:: Records to use ::

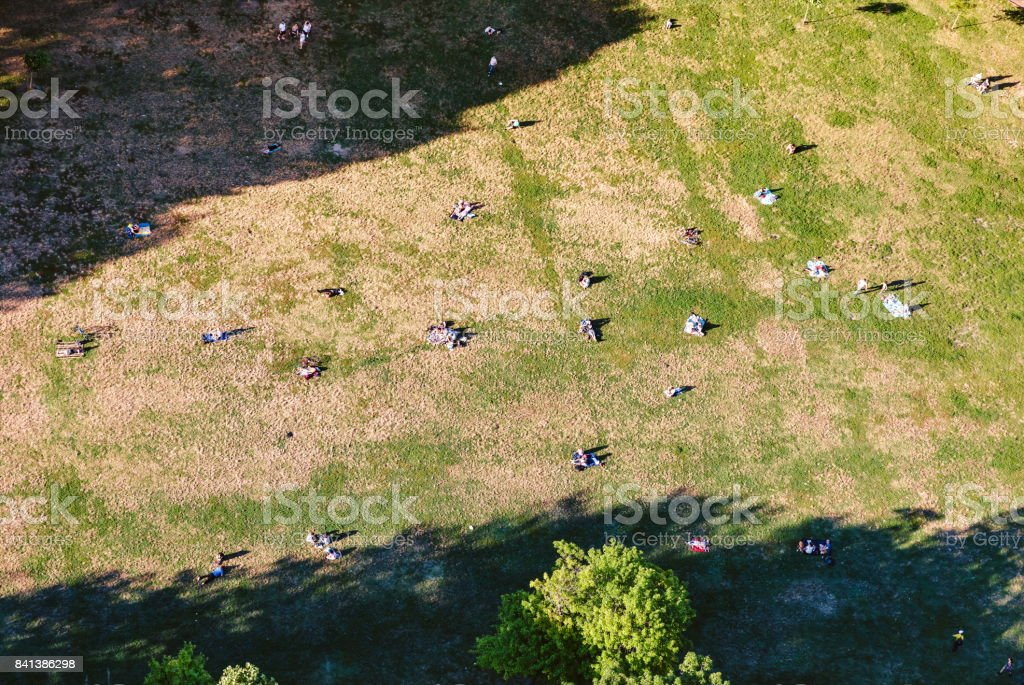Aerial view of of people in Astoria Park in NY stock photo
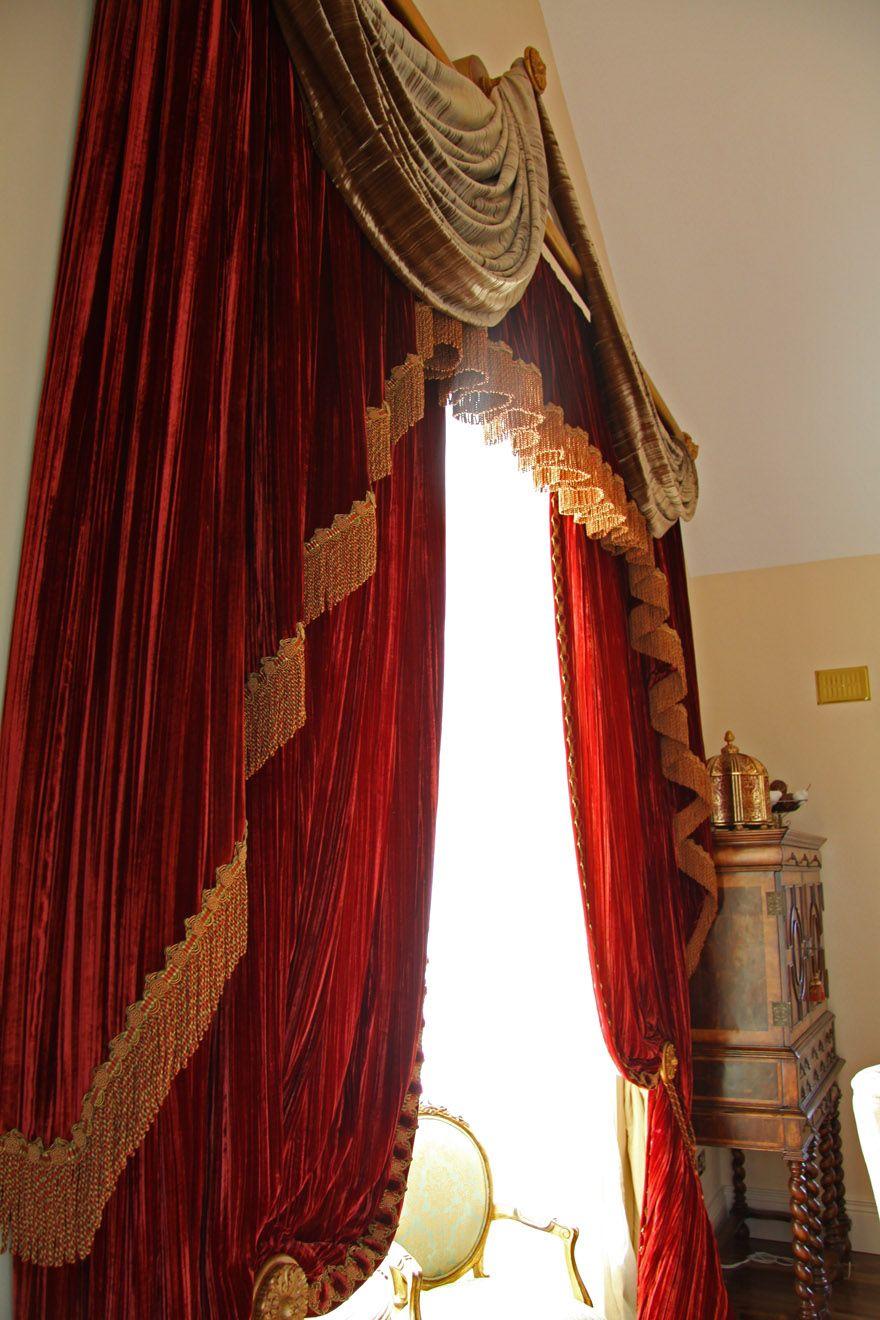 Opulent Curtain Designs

...

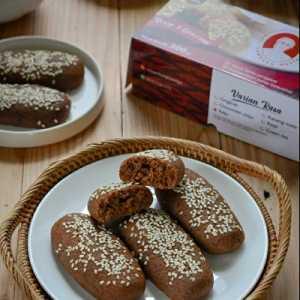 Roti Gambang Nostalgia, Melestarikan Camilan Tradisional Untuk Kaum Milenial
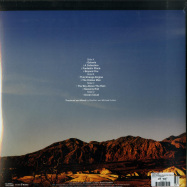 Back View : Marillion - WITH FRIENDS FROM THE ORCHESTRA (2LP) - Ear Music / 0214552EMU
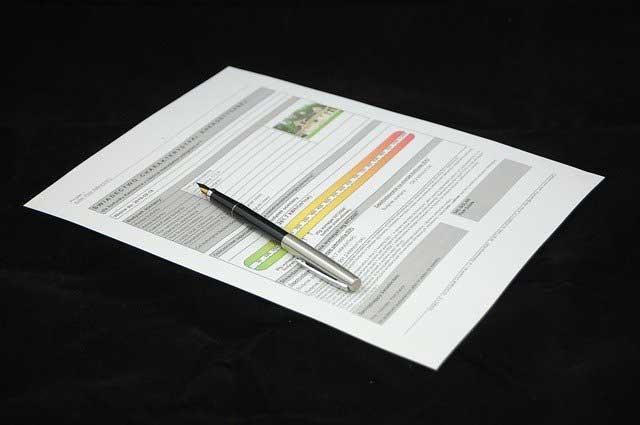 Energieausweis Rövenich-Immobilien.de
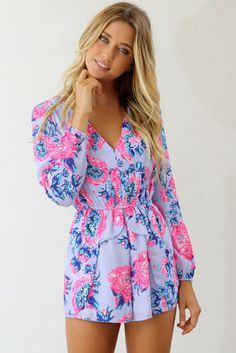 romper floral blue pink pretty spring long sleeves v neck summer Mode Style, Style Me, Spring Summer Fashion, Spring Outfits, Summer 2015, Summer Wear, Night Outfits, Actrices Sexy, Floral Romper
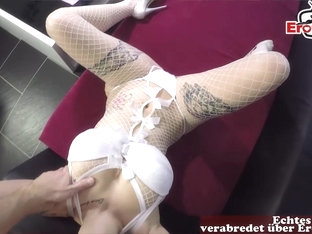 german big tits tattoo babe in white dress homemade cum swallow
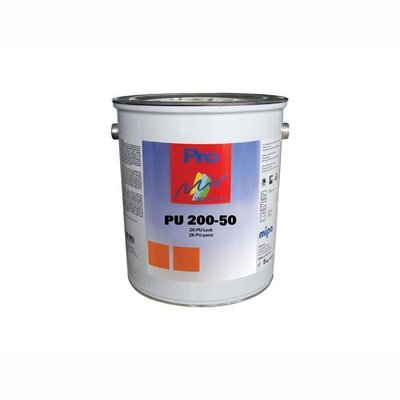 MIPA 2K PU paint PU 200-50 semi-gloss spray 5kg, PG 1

...

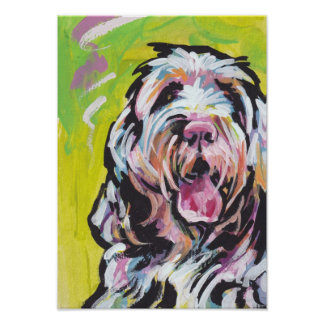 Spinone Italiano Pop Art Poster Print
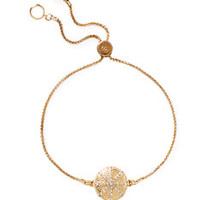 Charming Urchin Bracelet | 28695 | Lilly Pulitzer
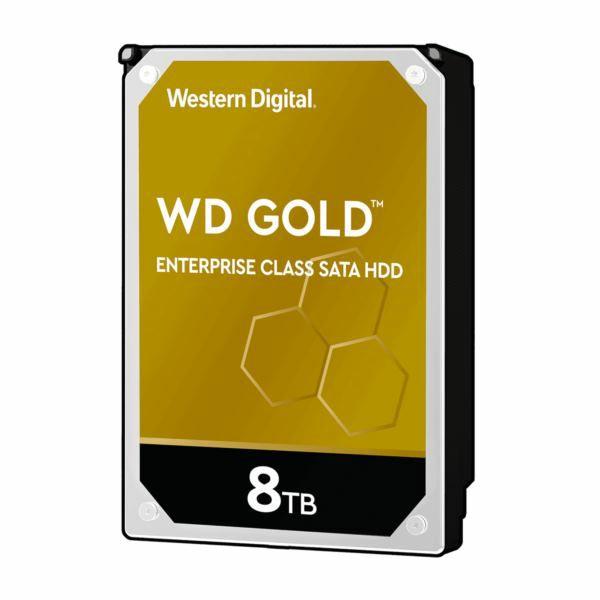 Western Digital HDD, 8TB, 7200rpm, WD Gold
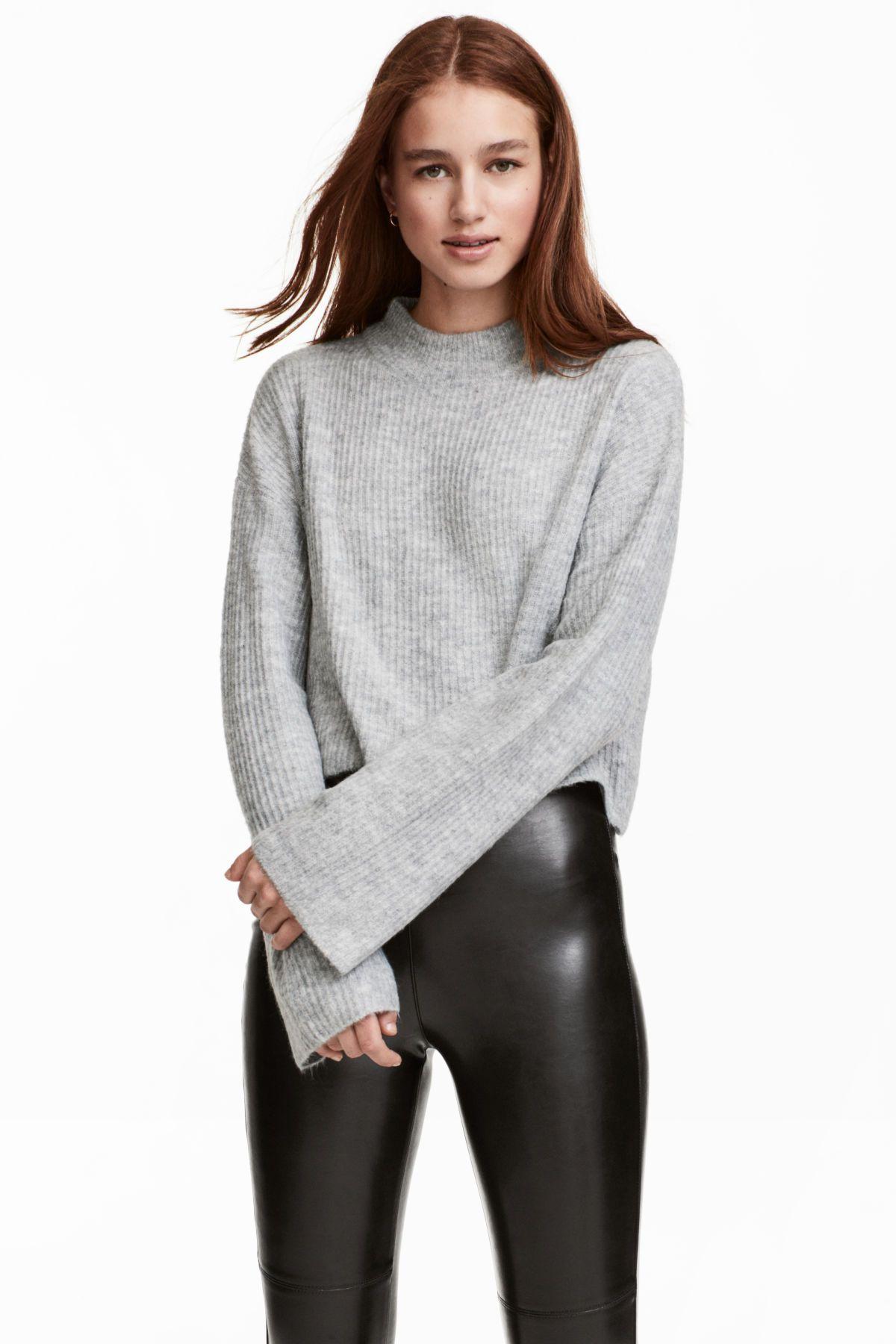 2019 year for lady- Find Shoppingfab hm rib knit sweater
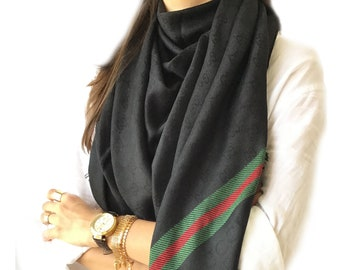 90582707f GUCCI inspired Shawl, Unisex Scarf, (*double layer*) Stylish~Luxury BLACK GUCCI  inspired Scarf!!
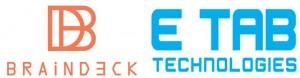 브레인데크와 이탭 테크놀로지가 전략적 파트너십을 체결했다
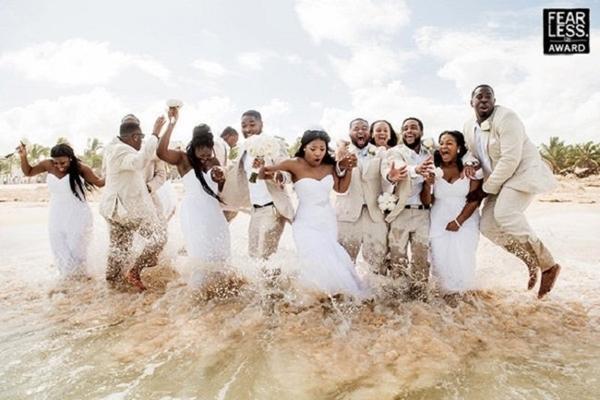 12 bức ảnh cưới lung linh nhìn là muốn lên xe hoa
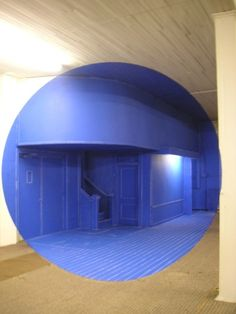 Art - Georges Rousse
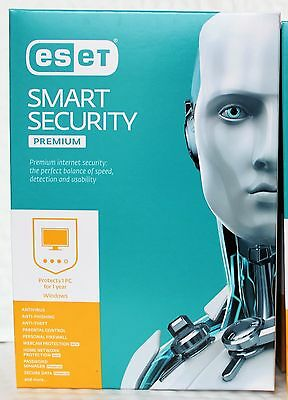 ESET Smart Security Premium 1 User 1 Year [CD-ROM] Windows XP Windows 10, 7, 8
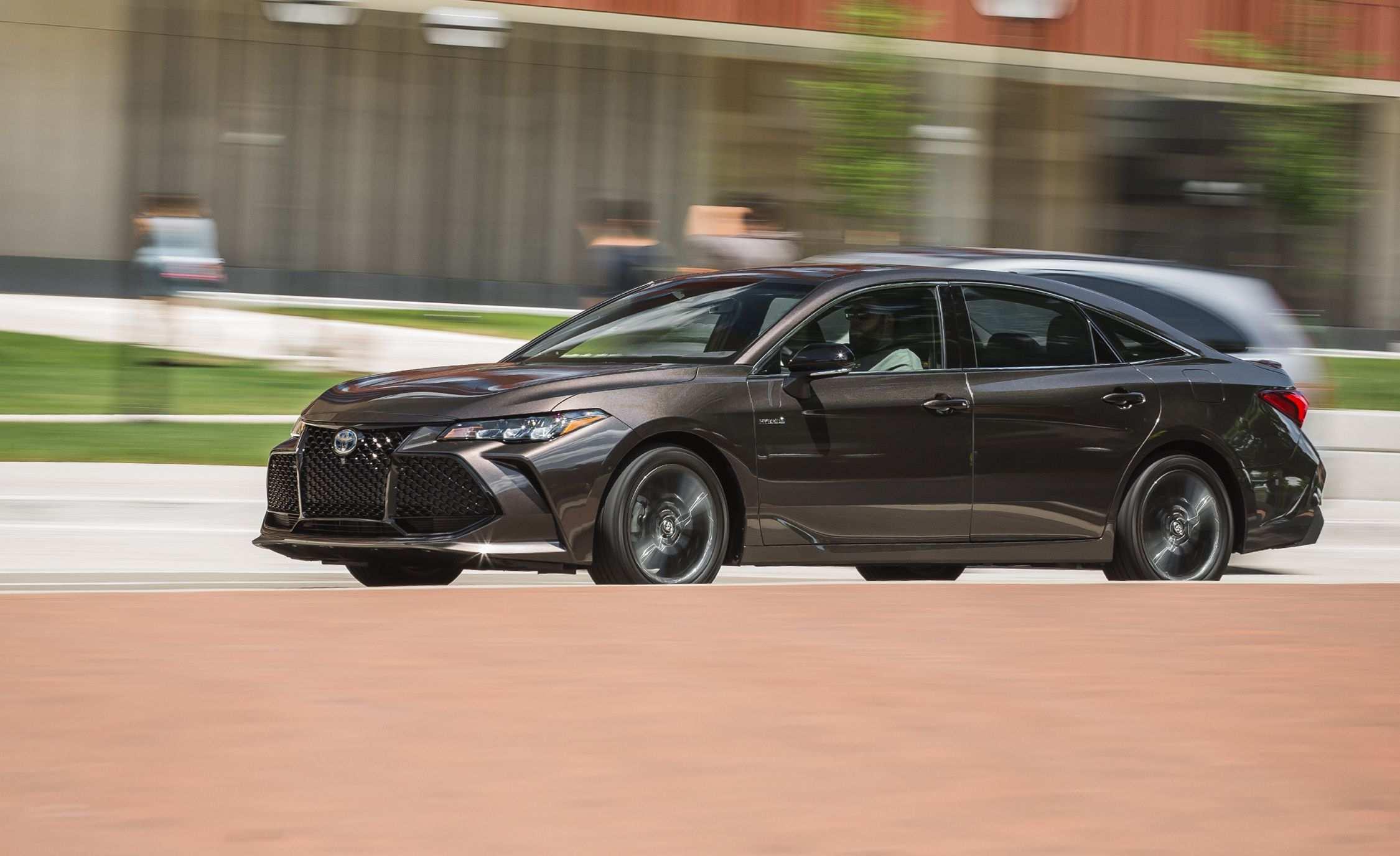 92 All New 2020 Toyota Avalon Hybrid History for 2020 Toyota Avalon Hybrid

:: Problem to work on ::
Leave the pictures out. Output, exactly, the lines of the material above starting at the line containing "Aerial view of" and ending at the line containing "Opulent Curtain Designs".

:: Solved problem ::
Aerial view of of people in Astoria Park in NY stock photo
 Opulent Curtain Designs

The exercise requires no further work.